⟨

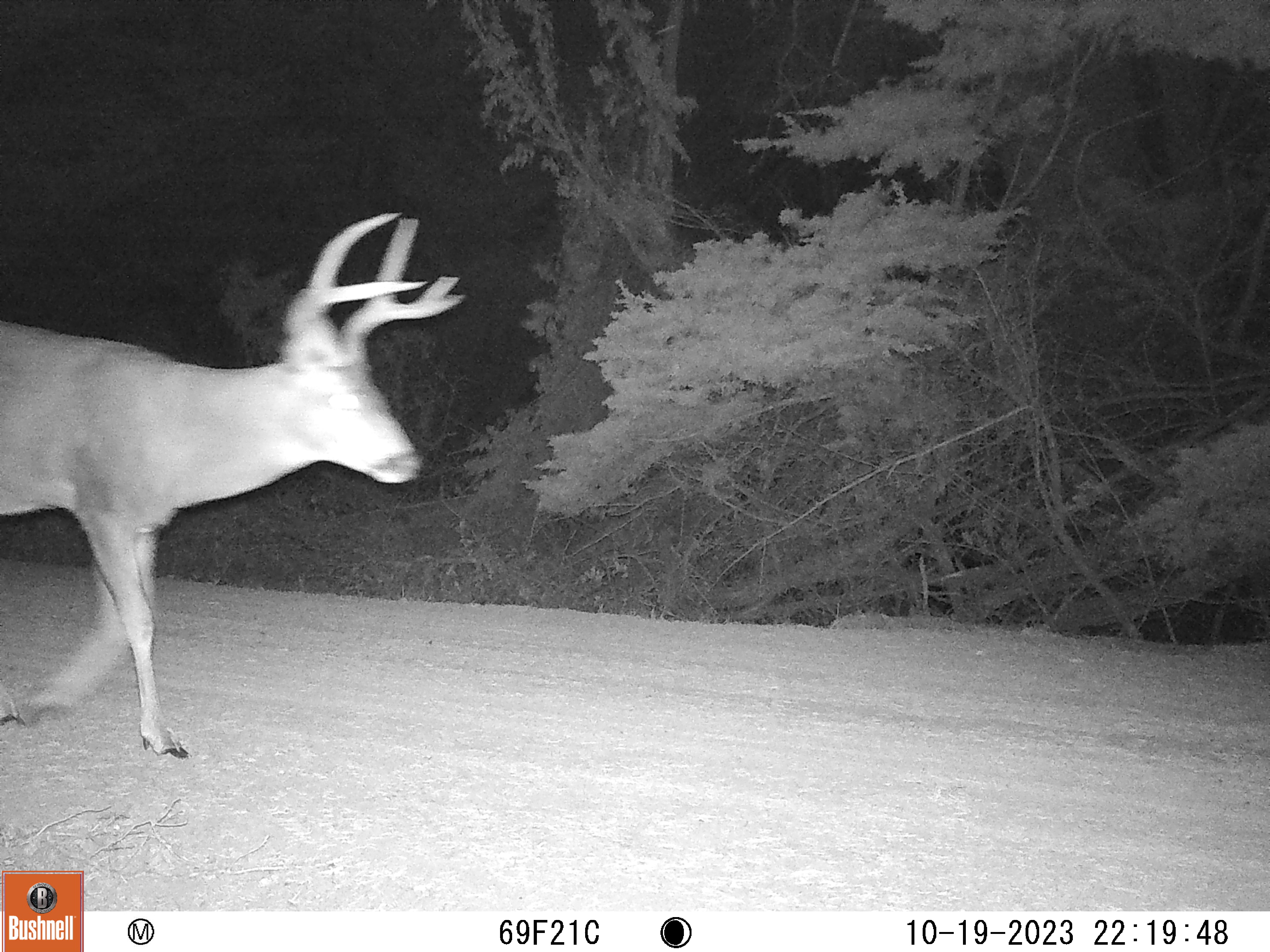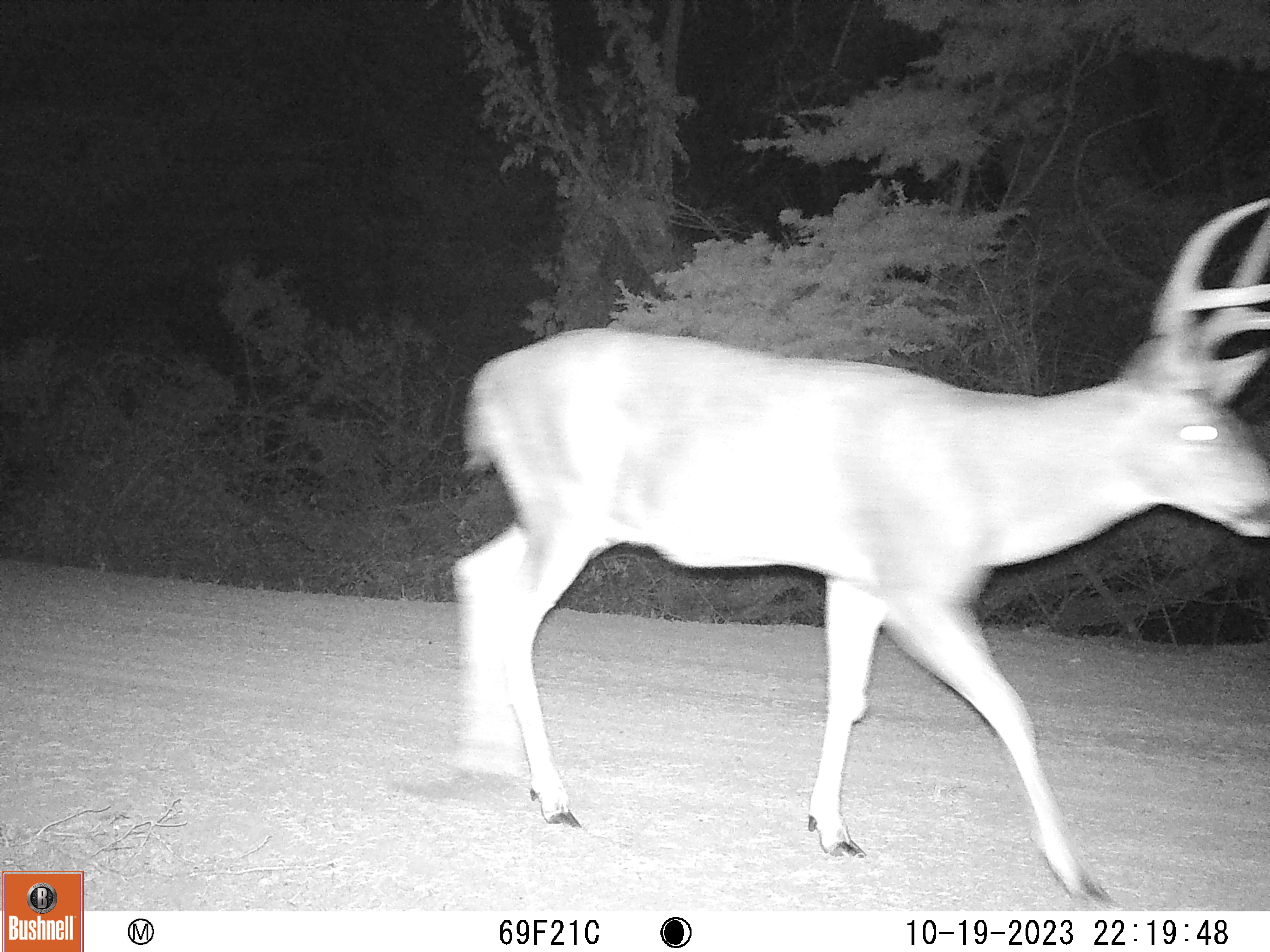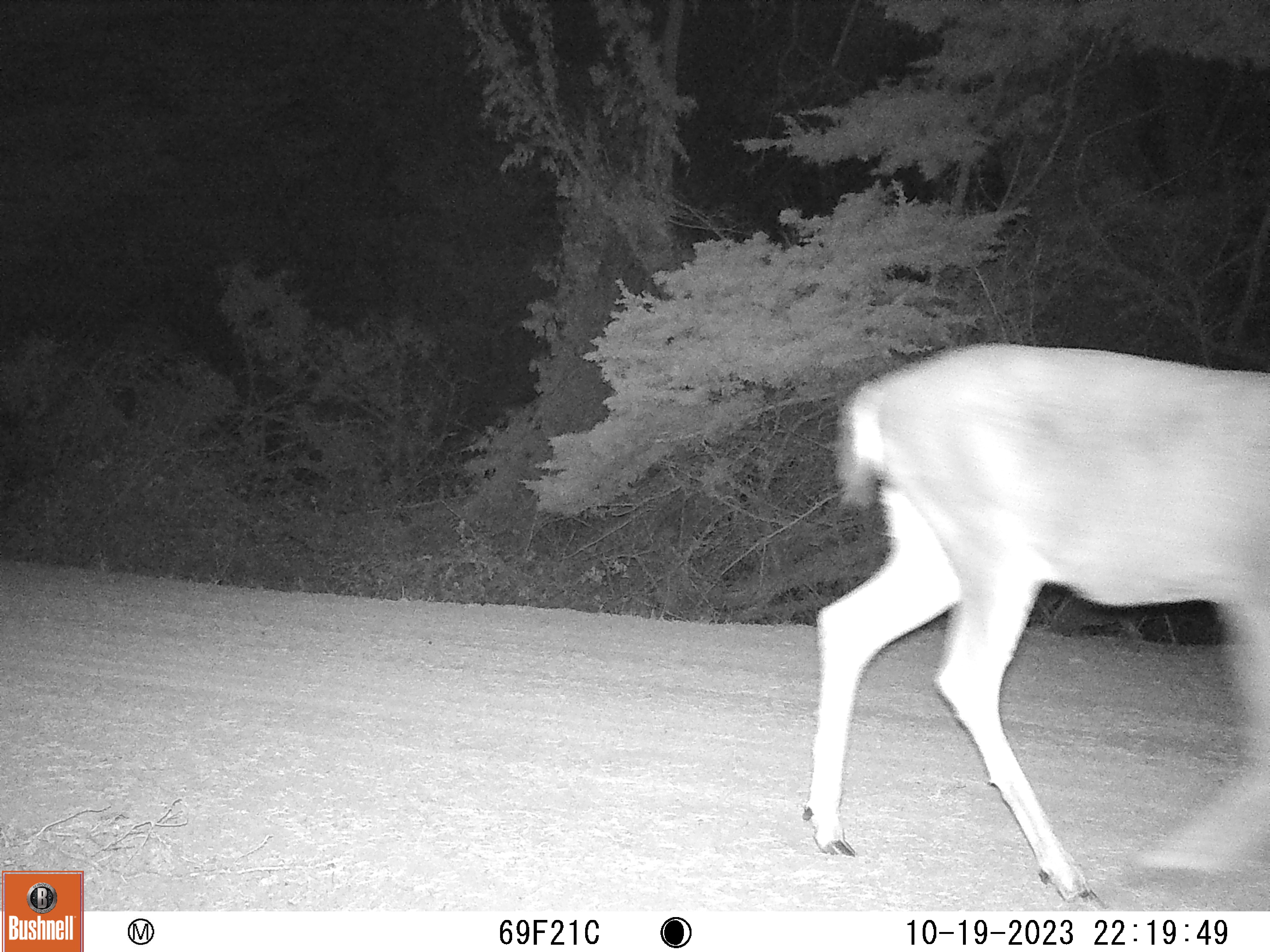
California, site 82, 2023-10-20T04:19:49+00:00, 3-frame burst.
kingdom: Animalia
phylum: Chordata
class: Mammalia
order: Artiodactyla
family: Cervidae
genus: Odocoileus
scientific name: Odocoileus hemionus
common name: mule deer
Mule deer (Odocoileus hemionus).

⟩

YOUR GOAL: Output the full material exactly as given, without its pictures.

RESPONSE:
California, site 82, 2023-10-20T04:19:49+00:00, 3-frame burst.
kingdom: Animalia
phylum: Chordata
class: Mammalia
order: Artiodactyla
family: Cervidae
genus: Odocoileus
scientific name: Odocoileus hemionus
common name: mule deer
Mule deer (Odocoileus hemionus).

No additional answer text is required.